My work here is dung.
Since Powerset can only search Wikipedia, the logical next step is to put the entire web on Wikipedia. Who's up for the job?
Any day now, Wikipedia will surpass The Web's growth rate, and set a course for the day when Wikipedia will be BIGGER THAN THE WEB.
True Knowledge actually interprets your question using Natural Language Processing, and then looks through a massive database of user-contributed facts, combining them using sophisticated inference rules, to give you the answer you need. Even the inference rules are user-editable.
I tried just "Osaka", where I am right now.
First match was an obscure album, then a few "factz" that made no sense.
Let's try again, "What is the largest city in Japan?"
Tokyo doesn't feature at all on the first page! It fairs just as badly with other countries.
It now seems to be slashdotted, so I better quit now.
"Grok" isn't jargon. It's a perfectly cromulent word. (Albeit one coined by Heinlein in 'Stranger In A Strange Land'.)
I asked 'Where do babies come from' and it just gave me back a bunch of articles with that string somewhere in their text.
Pathetic, and you'd hope it's got a long way to go really because at the moment it does NOTHING of merit that I can see.
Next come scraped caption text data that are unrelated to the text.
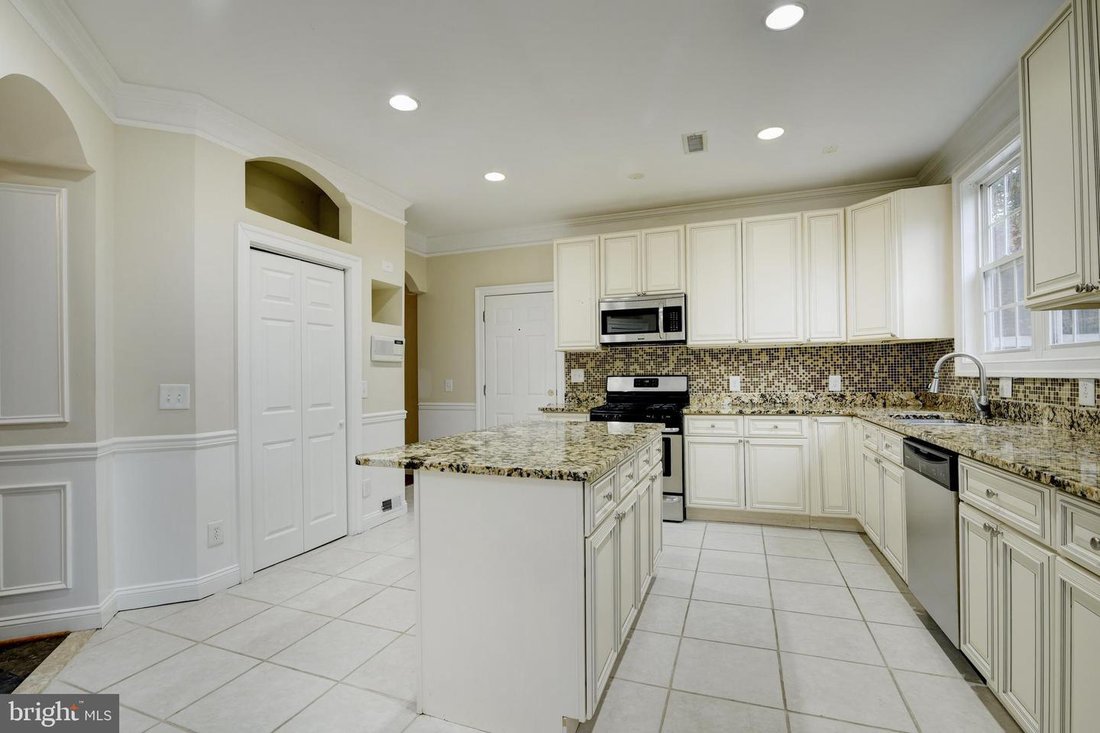 Deluxe Colonial Home With Tons Of Space In Groveton, Virginia, United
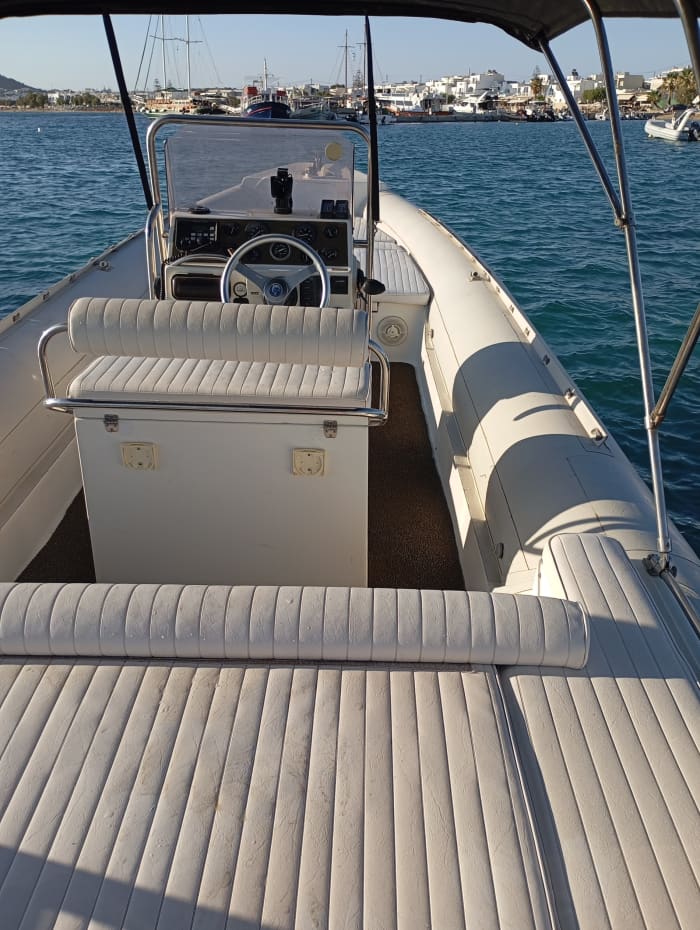 Votre journée à Naxos : louez un bateau à moteur pour une journée complète de découverte.
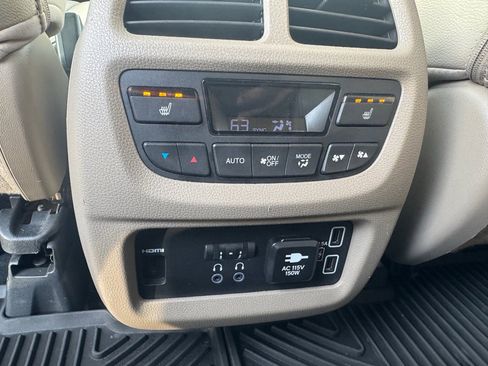 Certified 2020 Honda Pilot Touring image 28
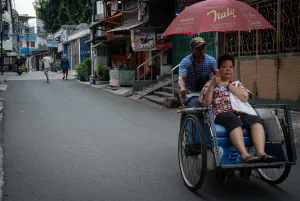 住宅街の中を走るベチャという自転車タクシー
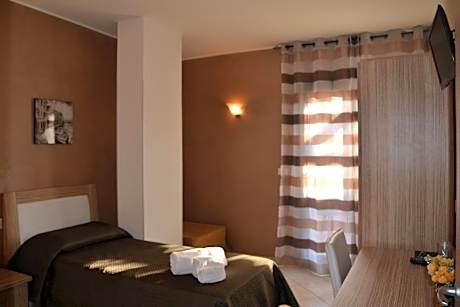 Single Room with Private Bathroom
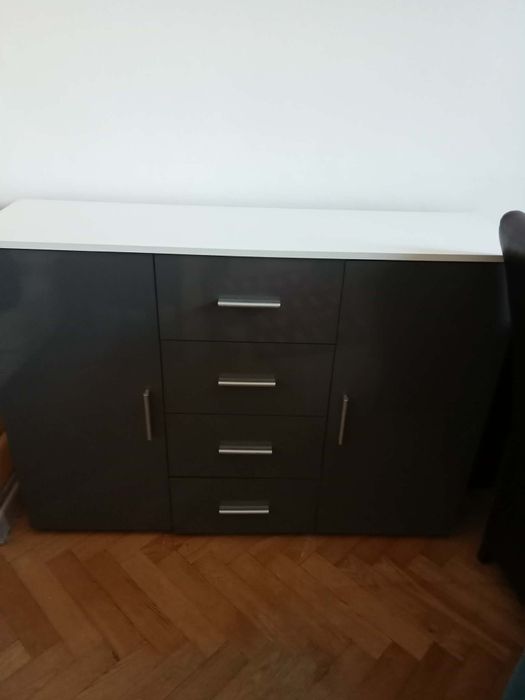Sprzedam meble komoda plus sofa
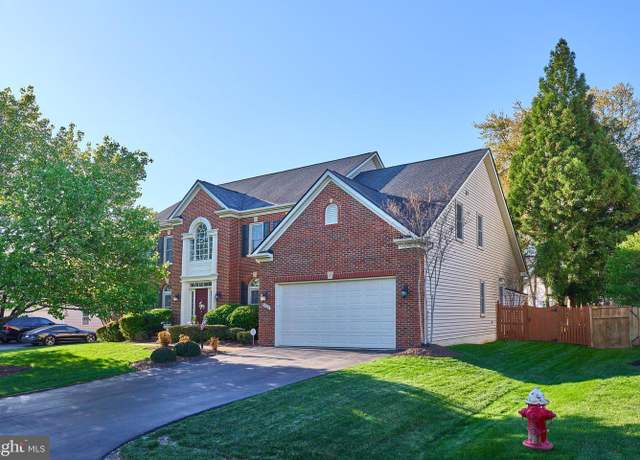 Property at 43769 Timberbrooke Pl, Ashburn, VA 20147, 4 beds, 4.5 baths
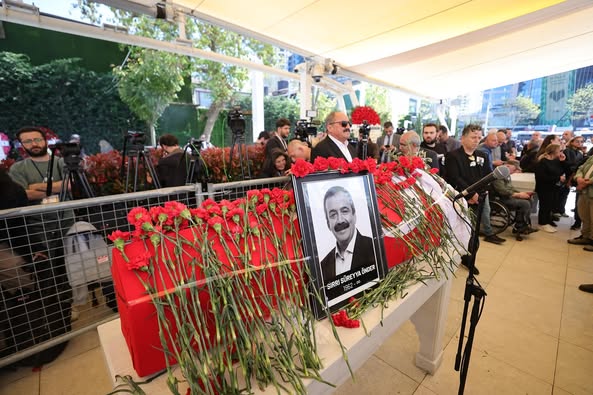 Sırrı Süreyya Önder, Son Yolculuğuna Uğurlandı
What a marketing pile-of-poop. All it does is pull out phrases from Wikipedia; there is no attempt to understand the information at all. When I can type in a yes/no question ("Did they have looms in the 1400s?"), I'll be impressed. When it can make calculation ("How old was columbus when the first colony was founded?"), I'll be impressed. When it can make comparisons ("when did the earth's population match the current population of the united states?"), I'll be impressed.
In other words, when it even attempts to answer a question that isn't already in Wikipedia as a phrase, I'll be impressed.
Sometimes it's best to just let stupid people be stupid.
Which is why everyone started using it. It wasn't perfect, just better than anything else. Powerset isn't better than lycos.
Well.. maybe. Or Maybe not. But Definitely not sort of.